TEXT FOR ANALYSIS:
▬▬▬▬▬▬▬▬▬▬

Received-SPF: pass (google.com: best guess record for domain of linux-kernel-owner@vger.kernel.org designates 209.132.180.67 as permitted sender) client-ip=209.132.180.67;
Date:   Fri, 25 May 2018 11:31:47 +0100
From:   Patrick Bellasi <patrick.bellasi@arm.com>
To:     Juri Lelli <juri.lelli@redhat.com>
Cc:     Waiman Long <longman@redhat.com>, Tejun Heo <tj@kernel.org>,
        Li Zefan <lizefan@huawei.com>,
        Johannes Weiner <hannes@cmpxchg.org>,
        Peter Zijlstra <peterz@infradead.org>,
        Ingo Molnar <mingo@redhat.com>, cgroups@vger.kernel.org,
        linux-kernel@vger.kernel.org, linux-doc@vger.kernel.org,
        kernel-team@fb.com, pjt@google.com, luto@amacapital.net,
        Mike Galbraith <efault@gmx.de>, torvalds@linux-foundation.org,
        Roman Gushchin <guro@fb.com>
Subject: Re: [PATCH v8 4/6] cpuset: Make generate_sched_domains() recognize
 isolated_cpus
Message-ID: <20180525103147.GC30654@e110439-lin>
References: <1526590545-3350-1-git-send-email-longman@redhat.com>
 <1526590545-3350-5-git-send-email-longman@redhat.com>
 <20180523173453.GY30654@e110439-lin>
 <bf4cb72b-9ff3-eb8b-ca2c-f6c4fee5c123@redhat.com>
 <20180524090430.GZ30654@e110439-lin>
 <20180524103938.GB3948@localhost.localdomain>
MIME-Version: 1.0
Content-Type: text/plain; charset=us-ascii
Content-Disposition: inline
In-Reply-To: <20180524103938.GB3948@localhost.localdomain>
User-Agent: Mutt/1.5.24 (2015-08-30)
Sender: linux-kernel-owner@vger.kernel.org
Precedence: bulk

Hi Juri,
following are some notes I took while trying to understand what's going on...
could be useful to understand if I have a correct view of all the different
components and how they come together.

At the end there are also a couple of possible updates and a question on your
proposal.

▬▬▬▬▬▬▬▬▬▬

MATERIAL PROVIDED:

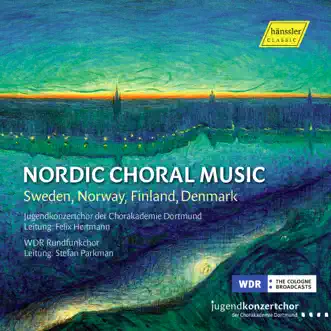 Nordic Choral Music by Jugendkonzertchor der Chorakademie Dortmund, Felix Heitmann, WDR Rundfunkchor Köln & Stefan Parkman album reviews, ratings, credits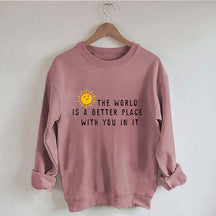 The World Is A Better Place With You In It Fun Sweatshirt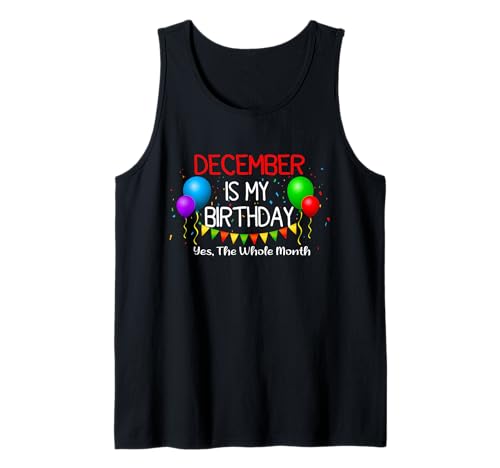 Herren Dezember ist Mein Geburtstag Ja Der ganze Monat Dezember Geburtstag Tank Top Herren Dezember ist Mein Geburtstag Ja Der ganze Monat Dezember Geburtstag Tank Top von Funny December Birthday Gift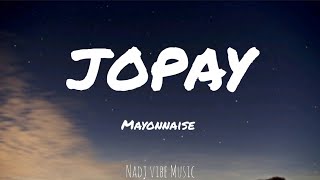 Mayonnaise - JOPAY (Lyrics) chords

▬▬▬▬▬▬▬▬▬▬

TASK STATEMENT:
Please explain, in one to three sentences, why Patrick Bellasi shares his notes with Juri Lelli in the cpuset patch email. None of the material is needed here.

TASK RESPONSE:
He took the notes while trying to understand what was going on, and he shares them because they could help establish whether he has a correct view of all the different components and how they come together.